Physical Chemistry

N. A. Grishin, S. S. Voyutskii, and M. M. Gudimov

On the Mechanism of Welding Organic Glasses

(Presented by Academician V. A. Kargin, April 18, 1957)

Until recently, the nature of the phenomena underlying such a practically important process as the welding of organic glasses remained unclear. Proceeding from the fairly widespread opinion that adhesion phenomena are determined by the action of molecular forces alone \(^{(1,2)}\), one might try to reduce the welding of organic glasses to the softening of the contacting surfaces of the high polymer and the consequent increase in the true contact surface. However, as has been shown \(^{(3,4)}\), the action of intermolecular forces alone is quite insufficient to provide any more or less appreciable bonding strength between two specimens of a high polymer, even when brought into the closest contact.

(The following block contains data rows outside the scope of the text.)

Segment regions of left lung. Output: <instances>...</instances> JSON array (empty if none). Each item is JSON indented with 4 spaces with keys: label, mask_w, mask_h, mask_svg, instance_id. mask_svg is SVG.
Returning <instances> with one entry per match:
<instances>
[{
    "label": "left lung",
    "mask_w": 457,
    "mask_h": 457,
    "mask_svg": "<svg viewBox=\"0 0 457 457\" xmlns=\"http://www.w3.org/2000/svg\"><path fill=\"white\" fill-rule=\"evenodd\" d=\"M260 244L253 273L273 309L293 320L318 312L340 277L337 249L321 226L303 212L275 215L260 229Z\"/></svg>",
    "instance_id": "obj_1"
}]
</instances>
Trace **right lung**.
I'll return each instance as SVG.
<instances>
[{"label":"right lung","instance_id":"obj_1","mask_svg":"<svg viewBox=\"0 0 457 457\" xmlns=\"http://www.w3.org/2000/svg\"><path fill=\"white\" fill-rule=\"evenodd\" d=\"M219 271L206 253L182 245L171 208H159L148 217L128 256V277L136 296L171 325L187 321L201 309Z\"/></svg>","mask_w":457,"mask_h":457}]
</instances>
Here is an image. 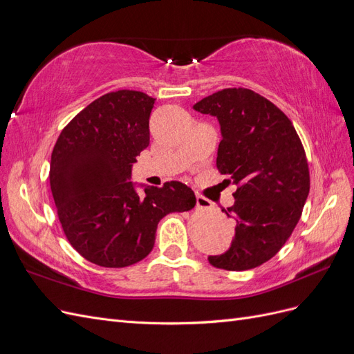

Nor can the electrical theory of adhesion proposed by Deryagin and Krotova \(^{(3,5)}\) be used to explain the mechanism of glass welding, since in this case the phenomenon is one of autohesion (self-adhesion), and the formation of a double electric layer is unlikely.

The phenomenon of welding organic glasses is most simply explained from the standpoint of the diffusion mechanism of autohesion \(^{(6–10)}\).

The present communication gives some experimental data confirming that the welding of glasses is reduced to the diffusion of chain molecules, or of portions of them, from one specimen into another. The work was carried out on industrial organic glass—polymethyl methacrylate—both unplasticized and plasticized, containing 6% dibutyl phthalate.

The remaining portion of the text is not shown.